Mango is a delicious, bright yellow, sweet, and slightly creamy tropical fruit. It is versatile and quite easy to find in just about every supermarket in the United States. With summer coming up, you are likely to buy more mangos to eat around the pool or throw into salads and salsas. You may also buy dried mango for a sweet and chewy snack to eat on the run or have for dessert.
If you love dried mango, you may have been wondering if you can share some with your dog and if it is safe for them to eat. In short, yes, dogs can have dried mango. But let's take a further look at the benefits and drawbacks of dried mango.
Signs of a Dog Liking Dried Mango
You are likely able to tell if your dog likes a certain food, if they are uncertain about it, or if they really do not like the new food you are having them try. All dogs react differently to certain foods - some dogs may love dried mangos, while other dogs will completely turn their noses up to this fruit.
If your dog does like the taste and texture of dried mango, they are likely going to eat the piece of fruit without any resistance or hesitation. After they finish their first piece, they will generally beg for more as well. Begging can consist of many different actions that are unique from dog to dog. A begging dog may stare at you, sit patiently in front of you, bark, howl, cry, or whine. They may even paw at your leg, wag their tail, and spin around in circles. They are also likely to drool...a lot.
If your dog does not like dried mango, they may attempt to chew the food, but then spit it out. Maybe they will paw at it or try to play with it like it's a toy. Some dogs like to give foods and things they don't like the "ugly face" as well, which is basically them showing their teeth or snarling.
History of Dogs and Mangos
Mangos are native fruits to South Asia, close to East India. This may be surprising because we associate mangos with tropical islands like in the Caribbean. Mangos are related to pistachios and cashew nuts. Mangos have always been very popular among different cultures.
Mangos did not make it to the United States until the 1860's. They have a long and rich history and have played a pivotal role in cultures throughout the world. Historically, mangos are a symbol of life and happiness. They have appeared in many religious texts and are thought to have helped shaped peoples lives.
Mango production in the United States is quite limited compared to other countries around the world. Mangos are mainly grown in California and Florida as the mango trees need warm and tropical-like climates to grow and thrive. Although there are hundreds of varieties of mangos, the US only cultivates and harvests a few varieties.
It is generally unknown if mangos were given as a source of food and nutrition to dogs and animals throughout the centuries. Mangos used to be very pricey and exclusive, so it is likely these precious fruits were just reserved for wealthy people to consume and give as gifts.
The Science Behind Mangos for Dogs
Mangos are a fantastic source of vitamins and minerals for your dog. They contain vitamins A, B6, E, and C. Mangos also have a high amount of fiber, which can help with your dog's digestion and to help keep them regular.
This yummy fruit also has beta-carotene, anti-oxidants, and potassium. If your dog suffers from high cholesterol, mangos can help lower their levels naturally. They can also help boost their immune system to help fight off illnesses and they can improve their eyesight, which is particularly important in older dogs. Antioxidants can help clear their cells from free radicals and prevent certain types of cancer.
Training Dogs to Like Dried Mangos
Your dog is either going to love dried mangos or they are not going to be too happy with the taste or texture. Dried mango is chewy and this may not be a texture all dogs enjoy.

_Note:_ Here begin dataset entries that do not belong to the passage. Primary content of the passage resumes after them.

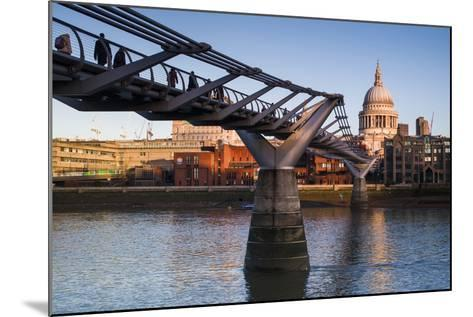 England, London, Millennium Bridge and St. Pauls Cathedral, Dawn-Walter Bibikow-Mounted Photographic Print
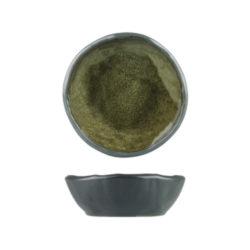 Uniq GreenGrey Round Rice Bowls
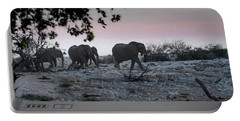 Portable Battery Charger featuring the digital art The African Elephants by Ernie Echols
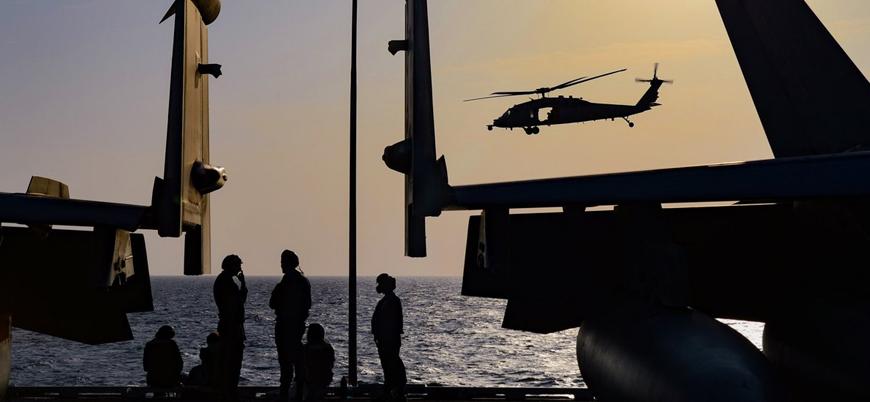 İran'dan Körfez'deki ABD gemilerine tehdit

If your dog does like to snack on this dried fruit, you will want to limit their intake. Dried mango has a lot more sugar than fresh mango and you don't want too much extra sugar in their diet as it is unnecessary and has no nutritional benefits. Many brands also add even more sugar to their dried mango, so you must find a brand that does not include added sugars.
You will also want to cut the dried mango into smaller pieces. Dried mango often comes in long strips. Since it can be a bit hard and chewy, you don't want your pup to choke on any large strips of mango.
If you are worried about adding too much sugar to your dog's diet or your dog does not seem to like dried mango, try giving them fresh mangos. Fresh mangos are naturally sweet, soft, and juicy, which may be more appealing to your dog. Fresh mango will also be easier for them to eat and chew. You can chop up some fresh mango and give it to them as a special treat or snack or you can throw it into their food bowl during meal times.
Always make sure you cut away all of the tough skin from the mango as it is hard to chew and digest. You also need to make sure your dog never eats the hard and fibrous pit inside of the mango. This large, flat pit is hard, stringy, and very hard for both you and your dog to digest safely.